● 练习 A
在这篇多线程学习笔记给出的代码里，信号量empty的初始值是多少？
● 练习 B
请从这篇多线程学习笔记中摘录原文，从“public class ProducerAndConsumer”开始，到“void produce(String s)”为止（包括这一处）。

● 文档
....

学习笔记5(模拟3个经典多线程问题)

多线程3个实例

利用信号量解决以下3个经典多线程问题
分别为
生产者-消费者问题
写者-读者问题
哲学家就餐问题

生产者-消费者

假定在生产者和消费者之间的公用缓冲区中具有n个缓冲区，这时可利用互斥信号量mutex实现诸进程对缓冲区的互斥使用：利用信号量empty和full分别表示缓冲池中空缓冲区和满缓冲区的数量。又假定这些生产者和消费者相互等效，只要缓冲池未满，生产者便可将任务送入缓冲区，只要缓冲池未空，消费者便可从缓冲区中取走一个任务。
主体思路就是设置3个信号量，分别代表缓冲区满，缓冲区空和互斥信号量
当生产者请求生产时，先判断缓冲区是否已满，再申请互斥信号量，生产后先释放互斥信号量，再释放full信号量
同样的，消费者在消费时，也是先判断缓冲区是否为空，再申请互斥信号量，消费后先释放互斥信号量，再释放empty信号量
下面展示一些代码。

package MultiThreading;

import java.util.LinkedList;
import java.util.concurrent.Semaphore;

class Producer implements Runnable{
    private ProducerAndConsumer pc;
    private String name;
 //-------------构造函数--------------------
    public Producer(){}
    public Producer(ProducerAndConsumer pc , String name){
        this.pc = pc;
        this.name = name;
    }
 //----------------------------------------
    public void run(){
        while(true){
            try{
                Thread.sleep(500);
                pc.produce(name);
            }catch (Exception e){
                e.printStackTrace();
            }
        }
    }
}


class Consumer implements Runnable{
    private ProducerAndConsumer pc;
    private String name;
//-------------构造函数--------------------
    public Consumer(){}
    public Consumer(ProducerAndConsumer pc , String name){
        this.pc = pc;
        this.name = name;
    }
//----------------------------------------
    public void run(){
        while(true){
            try{
                Thread.sleep(3000);
                pc.consume(name);
            }catch (Exception e){
                e.printStackTrace();
            }
        }
    }
}



public class ProducerAndConsumer {
	    private LinkedList<Object> list = new LinkedList<Object>();
	    private Semaphore mutex = new Semaphore(1);
	    private Semaphore empty = new Semaphore(15);
	    private Semaphore full = new Semaphore(0);

	    public void produce(String s)

....

● 给定条目
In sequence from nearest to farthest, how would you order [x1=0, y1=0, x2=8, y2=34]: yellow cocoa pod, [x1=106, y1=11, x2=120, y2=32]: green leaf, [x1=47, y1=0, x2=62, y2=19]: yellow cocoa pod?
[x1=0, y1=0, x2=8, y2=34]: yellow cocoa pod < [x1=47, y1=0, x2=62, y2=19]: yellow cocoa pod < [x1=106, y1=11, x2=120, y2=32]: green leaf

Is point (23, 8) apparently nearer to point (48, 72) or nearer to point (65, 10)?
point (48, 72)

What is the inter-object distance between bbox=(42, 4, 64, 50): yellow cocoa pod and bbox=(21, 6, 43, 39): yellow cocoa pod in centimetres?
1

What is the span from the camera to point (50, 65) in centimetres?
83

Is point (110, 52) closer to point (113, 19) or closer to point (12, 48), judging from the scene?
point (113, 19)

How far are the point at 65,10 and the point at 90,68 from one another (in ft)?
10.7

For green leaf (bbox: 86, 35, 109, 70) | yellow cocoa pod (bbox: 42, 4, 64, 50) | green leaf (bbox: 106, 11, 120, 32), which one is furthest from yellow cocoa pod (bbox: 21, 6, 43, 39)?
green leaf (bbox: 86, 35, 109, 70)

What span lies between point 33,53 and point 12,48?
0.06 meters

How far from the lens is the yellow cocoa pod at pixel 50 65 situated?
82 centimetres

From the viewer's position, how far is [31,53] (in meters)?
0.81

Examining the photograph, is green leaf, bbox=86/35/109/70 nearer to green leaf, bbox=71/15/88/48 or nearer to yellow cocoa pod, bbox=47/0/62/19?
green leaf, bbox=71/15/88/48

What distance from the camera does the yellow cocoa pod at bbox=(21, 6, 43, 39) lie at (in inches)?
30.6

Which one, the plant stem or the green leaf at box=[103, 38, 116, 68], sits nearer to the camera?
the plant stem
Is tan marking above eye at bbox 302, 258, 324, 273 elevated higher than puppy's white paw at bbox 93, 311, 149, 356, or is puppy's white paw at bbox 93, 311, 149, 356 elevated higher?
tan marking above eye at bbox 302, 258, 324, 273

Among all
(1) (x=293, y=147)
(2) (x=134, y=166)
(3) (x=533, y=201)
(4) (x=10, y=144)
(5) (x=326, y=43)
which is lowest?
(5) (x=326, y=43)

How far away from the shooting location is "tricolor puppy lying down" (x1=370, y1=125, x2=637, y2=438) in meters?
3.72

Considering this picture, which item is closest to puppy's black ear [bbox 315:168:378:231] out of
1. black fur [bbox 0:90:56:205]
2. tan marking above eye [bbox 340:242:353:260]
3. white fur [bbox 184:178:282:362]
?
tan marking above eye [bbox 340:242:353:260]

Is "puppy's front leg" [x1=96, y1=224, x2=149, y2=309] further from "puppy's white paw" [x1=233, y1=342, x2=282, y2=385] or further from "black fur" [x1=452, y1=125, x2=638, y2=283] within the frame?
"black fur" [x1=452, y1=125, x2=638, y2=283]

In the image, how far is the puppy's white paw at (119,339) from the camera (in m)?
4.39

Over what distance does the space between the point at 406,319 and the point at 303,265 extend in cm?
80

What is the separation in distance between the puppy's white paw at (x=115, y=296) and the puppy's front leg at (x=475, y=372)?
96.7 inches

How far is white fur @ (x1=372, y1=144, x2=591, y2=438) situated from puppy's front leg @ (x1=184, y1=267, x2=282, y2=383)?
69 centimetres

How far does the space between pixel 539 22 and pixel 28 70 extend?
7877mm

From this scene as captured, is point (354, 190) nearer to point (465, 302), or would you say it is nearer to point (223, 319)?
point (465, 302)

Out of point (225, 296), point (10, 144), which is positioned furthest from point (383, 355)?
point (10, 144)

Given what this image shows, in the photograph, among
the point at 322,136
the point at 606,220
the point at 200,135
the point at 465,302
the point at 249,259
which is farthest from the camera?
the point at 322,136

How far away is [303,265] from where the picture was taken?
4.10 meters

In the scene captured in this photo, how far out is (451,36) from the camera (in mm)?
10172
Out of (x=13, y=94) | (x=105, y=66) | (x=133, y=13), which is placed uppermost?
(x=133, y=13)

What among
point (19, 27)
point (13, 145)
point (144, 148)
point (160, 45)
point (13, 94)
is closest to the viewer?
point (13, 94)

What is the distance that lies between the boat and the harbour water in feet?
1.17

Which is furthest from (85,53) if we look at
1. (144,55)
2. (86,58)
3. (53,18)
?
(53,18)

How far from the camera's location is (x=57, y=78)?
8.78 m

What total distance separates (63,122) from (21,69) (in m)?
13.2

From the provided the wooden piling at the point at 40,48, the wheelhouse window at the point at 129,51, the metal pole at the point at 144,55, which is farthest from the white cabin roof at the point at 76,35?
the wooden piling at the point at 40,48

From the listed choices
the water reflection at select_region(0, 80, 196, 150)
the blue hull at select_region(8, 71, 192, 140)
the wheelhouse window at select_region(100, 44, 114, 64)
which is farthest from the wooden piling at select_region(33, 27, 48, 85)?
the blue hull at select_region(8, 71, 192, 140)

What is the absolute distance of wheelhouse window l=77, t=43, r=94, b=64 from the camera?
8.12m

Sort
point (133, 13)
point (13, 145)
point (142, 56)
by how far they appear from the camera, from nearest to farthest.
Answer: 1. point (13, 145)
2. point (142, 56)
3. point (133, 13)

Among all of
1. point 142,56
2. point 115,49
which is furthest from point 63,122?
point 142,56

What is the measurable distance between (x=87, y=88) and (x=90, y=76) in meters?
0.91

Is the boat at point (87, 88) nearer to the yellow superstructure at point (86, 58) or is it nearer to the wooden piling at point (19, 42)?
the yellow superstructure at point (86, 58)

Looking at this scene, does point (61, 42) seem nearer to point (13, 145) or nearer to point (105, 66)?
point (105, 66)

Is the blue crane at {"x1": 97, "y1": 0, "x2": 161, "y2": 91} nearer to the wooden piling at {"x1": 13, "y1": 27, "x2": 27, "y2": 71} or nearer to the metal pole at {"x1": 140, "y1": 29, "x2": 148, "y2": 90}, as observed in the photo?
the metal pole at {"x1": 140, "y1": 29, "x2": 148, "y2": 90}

....

● 书面回答 A
15

● 书面回答 B
public class ProducerAndConsumer {
	    private LinkedList<Object> list = new LinkedList<Object>();
	    private Semaphore mutex = new Semaphore(1);
	    private Semaphore empty = new Semaphore(15);
	    private Semaphore full = new Semaphore(0);

	    public void produce(String s)